仕事を始めたばかりの会社では遠慮してしまうかもしれませんが、試用期間に解雇を言い渡された場合でも、会社の解雇理由が合理的なものでない場合は、受け入れる必要がないということです。

解雇予告を受けたときの対応

試用期間に解雇されるときは、会社から「解雇予告(解雇通知)」が行われます。労働基準法では、解雇には30日以前に解雇予告をするか、日数が足りない場合には不足分の「解雇予告手当」を支払わなければならないとなっています。試用期間に解雇予告を受けた場合は諦めてしまいそうですが、どうしても納得出来ない場合や、不満な場合は、証拠を残しておくことで不当解雇を争うことも可能です。
試用期間で解雇を伝えられたら、次の点を考慮して下さい。

解雇理由証明書を発行してもらう

会社に解雇理由証明書の発行を求めて下さい。解雇理由証明書は、会社があなたを解雇する理由が記載されている書類です。解雇理由証明書に記載された理由が、後々の話し合いや裁判などで不当解雇となるかを判断する書類となります。試用期間中であっても会社は従業員を解雇したときには、従業員側の請求に応じて解雇理由証明書を発行する義務があるため、取得しておくようにして下さい。

話合いを録音する

会社と解雇について話し合うときには、会話内容を録音しておいて下さい。曖昧な解雇理由を主張したり、後で言った言わないになった場合に、録音データによって会社の主張する解雇理由が合理的でないことを証明できる可能性があります。

能力不足による解雇の場合

会社が主張する解雇理由が「能力不足」だった場合は、達成不可能なノルマを課せられたり、ハラスメントなどで仕事を任されなかった時は「能力不足」が正当な解雇理由にはならず、解雇が違法となる可能性が高くなります。
会社が社員教育をしっかり行った上で能力が足りないと判断された場合は、配置転換などを行い、それでも本人の努力や改善のきざしがないとされ、解雇という選択しか出来ない場合などに、やっと解雇が認められる可能性があります。

病気や怪我による解雇の場合

試用期間中に病気や怪我をしたことで解雇されることもあります。試用期間中の怪我や病気では解雇は認められず、休業期間や休業後30日間は解雇できないことが法律で定められています。

整理解雇の場合の場合

会社の営業不振により、整理解雇となることもありますが、これも会社都合の解雇となるため会社側にとって要件は厳しくなります。人員削減の必要性や解雇回避のための努力、人選の合理性や解雇手続きの妥当性が必要です。
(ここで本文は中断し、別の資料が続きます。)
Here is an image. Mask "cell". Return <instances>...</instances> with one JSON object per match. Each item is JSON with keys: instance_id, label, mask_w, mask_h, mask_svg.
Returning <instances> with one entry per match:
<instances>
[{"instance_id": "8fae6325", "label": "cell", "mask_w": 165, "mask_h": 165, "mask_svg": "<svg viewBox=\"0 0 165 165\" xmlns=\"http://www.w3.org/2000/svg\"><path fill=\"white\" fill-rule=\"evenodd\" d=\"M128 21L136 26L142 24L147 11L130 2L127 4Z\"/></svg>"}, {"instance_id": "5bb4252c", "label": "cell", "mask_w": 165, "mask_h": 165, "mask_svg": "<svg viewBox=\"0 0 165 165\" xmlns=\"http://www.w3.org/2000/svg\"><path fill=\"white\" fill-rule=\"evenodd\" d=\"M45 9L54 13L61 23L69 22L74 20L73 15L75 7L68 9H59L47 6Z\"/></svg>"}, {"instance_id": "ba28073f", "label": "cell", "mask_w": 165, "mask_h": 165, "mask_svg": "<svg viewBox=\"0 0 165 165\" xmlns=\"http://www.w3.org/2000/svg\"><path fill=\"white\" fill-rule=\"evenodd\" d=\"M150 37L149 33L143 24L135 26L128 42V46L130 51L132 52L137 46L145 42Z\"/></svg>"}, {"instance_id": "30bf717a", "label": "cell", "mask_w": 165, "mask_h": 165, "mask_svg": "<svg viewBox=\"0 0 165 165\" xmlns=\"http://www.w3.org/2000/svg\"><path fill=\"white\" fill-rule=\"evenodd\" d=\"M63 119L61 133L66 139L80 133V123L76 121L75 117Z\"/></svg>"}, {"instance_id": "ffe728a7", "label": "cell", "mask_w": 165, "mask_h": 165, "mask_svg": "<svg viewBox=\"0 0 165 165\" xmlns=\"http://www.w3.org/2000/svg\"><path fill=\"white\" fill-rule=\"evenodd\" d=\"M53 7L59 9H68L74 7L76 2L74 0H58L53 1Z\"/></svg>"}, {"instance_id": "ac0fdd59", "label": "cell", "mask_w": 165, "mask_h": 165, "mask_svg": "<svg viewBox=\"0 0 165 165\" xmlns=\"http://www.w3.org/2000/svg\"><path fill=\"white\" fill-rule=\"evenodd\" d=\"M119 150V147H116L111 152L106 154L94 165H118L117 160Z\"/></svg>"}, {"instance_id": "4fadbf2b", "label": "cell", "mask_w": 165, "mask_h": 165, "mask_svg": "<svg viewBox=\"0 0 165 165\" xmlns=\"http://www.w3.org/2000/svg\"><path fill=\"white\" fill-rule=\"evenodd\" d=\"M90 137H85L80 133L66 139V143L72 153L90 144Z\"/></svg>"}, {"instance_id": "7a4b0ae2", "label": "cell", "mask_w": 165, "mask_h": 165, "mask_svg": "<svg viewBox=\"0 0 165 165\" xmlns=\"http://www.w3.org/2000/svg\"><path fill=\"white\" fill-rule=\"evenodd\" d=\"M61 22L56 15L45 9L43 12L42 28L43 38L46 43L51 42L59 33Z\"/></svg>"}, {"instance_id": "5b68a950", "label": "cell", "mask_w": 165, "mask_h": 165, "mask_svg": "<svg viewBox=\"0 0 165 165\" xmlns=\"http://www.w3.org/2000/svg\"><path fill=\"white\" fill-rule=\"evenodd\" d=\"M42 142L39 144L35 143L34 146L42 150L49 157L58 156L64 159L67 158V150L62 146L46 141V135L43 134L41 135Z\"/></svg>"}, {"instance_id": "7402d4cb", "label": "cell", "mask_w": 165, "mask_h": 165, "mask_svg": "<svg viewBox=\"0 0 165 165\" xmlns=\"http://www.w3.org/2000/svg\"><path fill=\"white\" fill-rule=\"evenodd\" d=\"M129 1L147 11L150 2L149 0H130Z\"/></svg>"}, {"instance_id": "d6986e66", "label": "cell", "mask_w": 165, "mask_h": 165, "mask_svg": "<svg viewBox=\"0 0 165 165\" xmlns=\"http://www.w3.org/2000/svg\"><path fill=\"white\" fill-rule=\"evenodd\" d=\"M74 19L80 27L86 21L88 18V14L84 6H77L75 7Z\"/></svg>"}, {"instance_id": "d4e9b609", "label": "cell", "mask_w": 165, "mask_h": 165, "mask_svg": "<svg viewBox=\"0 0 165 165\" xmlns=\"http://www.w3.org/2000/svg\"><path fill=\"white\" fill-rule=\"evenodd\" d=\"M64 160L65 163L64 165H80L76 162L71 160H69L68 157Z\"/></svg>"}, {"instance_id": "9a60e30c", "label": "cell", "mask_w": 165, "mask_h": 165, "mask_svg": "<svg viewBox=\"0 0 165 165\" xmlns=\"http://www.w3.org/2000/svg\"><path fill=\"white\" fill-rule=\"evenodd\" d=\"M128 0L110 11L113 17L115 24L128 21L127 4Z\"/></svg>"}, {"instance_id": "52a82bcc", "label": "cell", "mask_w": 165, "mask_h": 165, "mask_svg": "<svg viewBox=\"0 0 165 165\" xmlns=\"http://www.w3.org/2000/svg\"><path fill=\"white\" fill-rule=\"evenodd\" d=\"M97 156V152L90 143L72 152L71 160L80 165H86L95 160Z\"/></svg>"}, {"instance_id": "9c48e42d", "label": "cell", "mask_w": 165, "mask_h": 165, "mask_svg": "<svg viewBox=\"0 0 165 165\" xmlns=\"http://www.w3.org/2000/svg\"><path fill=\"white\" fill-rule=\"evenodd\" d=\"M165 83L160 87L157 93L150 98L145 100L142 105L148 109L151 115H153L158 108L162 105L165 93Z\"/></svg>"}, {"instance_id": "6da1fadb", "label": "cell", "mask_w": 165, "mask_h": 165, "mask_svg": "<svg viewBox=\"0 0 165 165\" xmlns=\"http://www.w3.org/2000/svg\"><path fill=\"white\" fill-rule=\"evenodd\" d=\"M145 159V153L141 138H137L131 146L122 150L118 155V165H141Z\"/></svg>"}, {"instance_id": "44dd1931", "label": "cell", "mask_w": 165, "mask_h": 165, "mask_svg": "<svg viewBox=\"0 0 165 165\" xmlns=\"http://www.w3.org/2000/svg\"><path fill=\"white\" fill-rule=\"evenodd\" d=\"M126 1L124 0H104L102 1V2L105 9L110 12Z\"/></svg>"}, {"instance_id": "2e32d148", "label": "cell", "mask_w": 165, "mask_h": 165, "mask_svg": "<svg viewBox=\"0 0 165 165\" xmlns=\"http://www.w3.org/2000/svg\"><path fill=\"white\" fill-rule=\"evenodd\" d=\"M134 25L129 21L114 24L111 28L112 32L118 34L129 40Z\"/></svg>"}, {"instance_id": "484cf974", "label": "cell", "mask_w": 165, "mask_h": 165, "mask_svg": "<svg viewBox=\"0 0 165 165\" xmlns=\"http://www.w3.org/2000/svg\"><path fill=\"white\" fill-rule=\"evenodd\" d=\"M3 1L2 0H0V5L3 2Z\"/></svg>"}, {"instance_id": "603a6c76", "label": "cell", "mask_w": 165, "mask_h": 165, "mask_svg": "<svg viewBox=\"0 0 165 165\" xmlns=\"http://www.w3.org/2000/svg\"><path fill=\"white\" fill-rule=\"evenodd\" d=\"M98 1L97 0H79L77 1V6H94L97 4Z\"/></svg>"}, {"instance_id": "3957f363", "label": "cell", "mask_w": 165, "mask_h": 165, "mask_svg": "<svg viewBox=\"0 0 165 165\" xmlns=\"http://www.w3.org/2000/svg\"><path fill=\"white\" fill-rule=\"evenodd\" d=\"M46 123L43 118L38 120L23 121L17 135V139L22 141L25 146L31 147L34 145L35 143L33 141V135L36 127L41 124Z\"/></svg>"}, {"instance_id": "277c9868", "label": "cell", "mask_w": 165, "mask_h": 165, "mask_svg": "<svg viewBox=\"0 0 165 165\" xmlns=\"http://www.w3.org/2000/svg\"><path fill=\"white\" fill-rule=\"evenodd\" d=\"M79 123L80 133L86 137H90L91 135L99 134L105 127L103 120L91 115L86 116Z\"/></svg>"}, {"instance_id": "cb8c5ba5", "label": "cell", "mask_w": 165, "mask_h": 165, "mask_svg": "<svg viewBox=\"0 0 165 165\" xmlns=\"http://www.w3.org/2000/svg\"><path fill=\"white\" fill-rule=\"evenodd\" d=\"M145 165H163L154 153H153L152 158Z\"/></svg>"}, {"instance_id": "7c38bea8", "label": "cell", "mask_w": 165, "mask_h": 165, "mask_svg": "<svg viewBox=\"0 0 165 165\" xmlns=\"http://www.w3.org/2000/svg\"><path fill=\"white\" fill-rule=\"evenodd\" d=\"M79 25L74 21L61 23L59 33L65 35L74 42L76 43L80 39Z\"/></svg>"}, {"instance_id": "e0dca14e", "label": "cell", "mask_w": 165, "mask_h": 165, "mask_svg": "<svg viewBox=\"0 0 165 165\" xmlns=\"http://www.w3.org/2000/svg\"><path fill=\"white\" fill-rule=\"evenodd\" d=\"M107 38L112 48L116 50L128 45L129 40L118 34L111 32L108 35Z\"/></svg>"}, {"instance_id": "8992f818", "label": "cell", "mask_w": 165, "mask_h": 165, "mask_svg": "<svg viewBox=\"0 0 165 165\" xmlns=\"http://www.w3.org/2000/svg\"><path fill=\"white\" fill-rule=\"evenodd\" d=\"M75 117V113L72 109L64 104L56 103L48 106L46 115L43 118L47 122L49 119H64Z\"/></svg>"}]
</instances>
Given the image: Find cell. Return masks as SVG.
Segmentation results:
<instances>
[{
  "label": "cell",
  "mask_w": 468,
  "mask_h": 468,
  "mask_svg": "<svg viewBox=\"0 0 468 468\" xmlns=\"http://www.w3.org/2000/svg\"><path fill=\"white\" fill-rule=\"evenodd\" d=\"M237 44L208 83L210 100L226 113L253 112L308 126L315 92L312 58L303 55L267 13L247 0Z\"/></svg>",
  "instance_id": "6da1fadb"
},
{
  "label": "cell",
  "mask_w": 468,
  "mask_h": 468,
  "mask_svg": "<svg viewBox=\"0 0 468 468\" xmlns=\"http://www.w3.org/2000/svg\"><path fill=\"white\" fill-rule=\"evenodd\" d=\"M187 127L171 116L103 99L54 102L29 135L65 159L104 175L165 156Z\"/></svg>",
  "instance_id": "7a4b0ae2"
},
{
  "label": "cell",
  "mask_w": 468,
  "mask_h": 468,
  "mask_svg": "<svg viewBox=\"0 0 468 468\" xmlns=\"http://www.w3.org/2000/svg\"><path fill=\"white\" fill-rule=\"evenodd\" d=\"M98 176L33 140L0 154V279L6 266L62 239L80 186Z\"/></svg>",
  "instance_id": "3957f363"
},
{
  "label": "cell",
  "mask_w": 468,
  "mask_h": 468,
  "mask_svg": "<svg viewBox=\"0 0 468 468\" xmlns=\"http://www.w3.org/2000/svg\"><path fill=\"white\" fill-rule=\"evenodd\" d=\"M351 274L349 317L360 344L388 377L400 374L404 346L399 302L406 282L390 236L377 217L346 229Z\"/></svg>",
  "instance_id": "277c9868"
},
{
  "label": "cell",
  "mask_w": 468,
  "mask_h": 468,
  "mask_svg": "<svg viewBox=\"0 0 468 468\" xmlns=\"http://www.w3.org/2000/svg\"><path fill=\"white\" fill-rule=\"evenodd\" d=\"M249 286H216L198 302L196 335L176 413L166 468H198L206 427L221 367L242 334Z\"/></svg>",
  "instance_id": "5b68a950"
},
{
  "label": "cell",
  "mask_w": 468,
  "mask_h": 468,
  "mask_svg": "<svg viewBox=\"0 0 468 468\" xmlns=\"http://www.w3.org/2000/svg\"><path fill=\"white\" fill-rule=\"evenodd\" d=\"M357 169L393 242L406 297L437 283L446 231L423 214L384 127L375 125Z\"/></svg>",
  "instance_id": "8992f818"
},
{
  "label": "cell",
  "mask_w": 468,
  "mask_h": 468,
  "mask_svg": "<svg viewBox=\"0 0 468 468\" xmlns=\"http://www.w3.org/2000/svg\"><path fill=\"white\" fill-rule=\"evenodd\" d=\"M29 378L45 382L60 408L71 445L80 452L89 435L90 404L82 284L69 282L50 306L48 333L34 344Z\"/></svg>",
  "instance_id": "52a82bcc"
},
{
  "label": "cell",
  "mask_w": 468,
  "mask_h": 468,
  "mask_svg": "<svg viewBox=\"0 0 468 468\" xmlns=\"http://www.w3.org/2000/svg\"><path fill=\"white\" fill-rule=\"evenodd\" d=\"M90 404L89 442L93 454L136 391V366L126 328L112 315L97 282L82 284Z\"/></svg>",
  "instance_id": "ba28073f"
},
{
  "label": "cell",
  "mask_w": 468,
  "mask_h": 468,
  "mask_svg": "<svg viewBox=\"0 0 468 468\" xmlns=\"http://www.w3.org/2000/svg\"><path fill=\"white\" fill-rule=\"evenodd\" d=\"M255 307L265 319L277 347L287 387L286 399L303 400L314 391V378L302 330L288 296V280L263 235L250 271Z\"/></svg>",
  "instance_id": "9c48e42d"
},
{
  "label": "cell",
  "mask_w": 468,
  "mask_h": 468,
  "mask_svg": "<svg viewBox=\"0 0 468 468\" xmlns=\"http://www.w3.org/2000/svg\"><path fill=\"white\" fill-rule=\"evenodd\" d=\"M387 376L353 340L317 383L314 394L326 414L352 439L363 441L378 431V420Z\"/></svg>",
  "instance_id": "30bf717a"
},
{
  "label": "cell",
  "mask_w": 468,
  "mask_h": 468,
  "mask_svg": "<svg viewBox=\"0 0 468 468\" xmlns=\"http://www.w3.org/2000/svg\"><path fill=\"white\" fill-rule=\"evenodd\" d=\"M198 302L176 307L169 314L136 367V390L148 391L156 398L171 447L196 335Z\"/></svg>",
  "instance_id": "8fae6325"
人員削減の必要性がない場合や解雇を回避するための努力をしていない会社であれば、整理解雇であっても不当解雇となります。

懲戒解雇の場合

試用期間中に犯罪行為を行ったり会社に損害を与えたり、トラブルを起こして懲戒解雇されることがあります。懲戒解雇するには懲戒事由を就業規則に定めておく必要があり、就業規則の濫用にならないように、懲戒解雇に合理的な理由があることが必要です。懲戒権の濫用である場合は解雇は違法となり、雇用を継続させることが可能となります。

病気や怪我による解雇の場合

試用期間中に病気や怪我をしたことで解雇されることもあります。試用期間中の怪我や病気では解雇は認められず、休業期間や休業後30日間は解雇できないことが法律で定められています。この場合、復帰後どうしても雇用を維持することが困難なケースでのみ、解雇が認められます。病気や怪我による休業については、就業規則に規定があるはずなので確認してみましょう。

解雇の理由に納得できない場合の対応方法

試用期間に解雇され、その理由に納得できないときは次の対応方法をご検討ください。

労働組合へ相談

会社に労働組合があれば、相談することで労働組合が企業側と団体交渉をしてくれ、企業側が不当解雇を取り消してくれることがあります。労働組合の団体交渉は賃金などの労働条件の引き上げなどのためにも行われますが、不当解雇が行われている可能性があった場合も、交渉してくれることがあります。

労働基準監督署へ相談

労働基準監督署は企業が労働基準法違反の行為を行っていないか監督する政府の機関ですので、違法行為があると、対象企業を摘発して刑事責任を追及したり、行政指導を行ったりします。ただし、労働基準監督署は会社が違法行為を行っているとき(解雇が労働基準法に違反する場合など)にのみ指導勧告を行うため、不当解雇かどうかが分からない場合は、まだ民事上の問題であり、労働基準監督署は積極的に介入しないため、解雇問題かどうかの判断を求めたり、相談だけでは指導はしてくれないことが多いです。

労働審判の申し立て

解雇問題については、裁判所で労働審判を申し立てることができます。労働審判とは、労働者と会社間のトラブルを解決するための専門的な手続きで、原則3回の期日で終了し、速やかに解決できます。ただし、裁判所の決定(審判)に異議を申し立てることもできるため、必ず3回で解決できるとは限りません。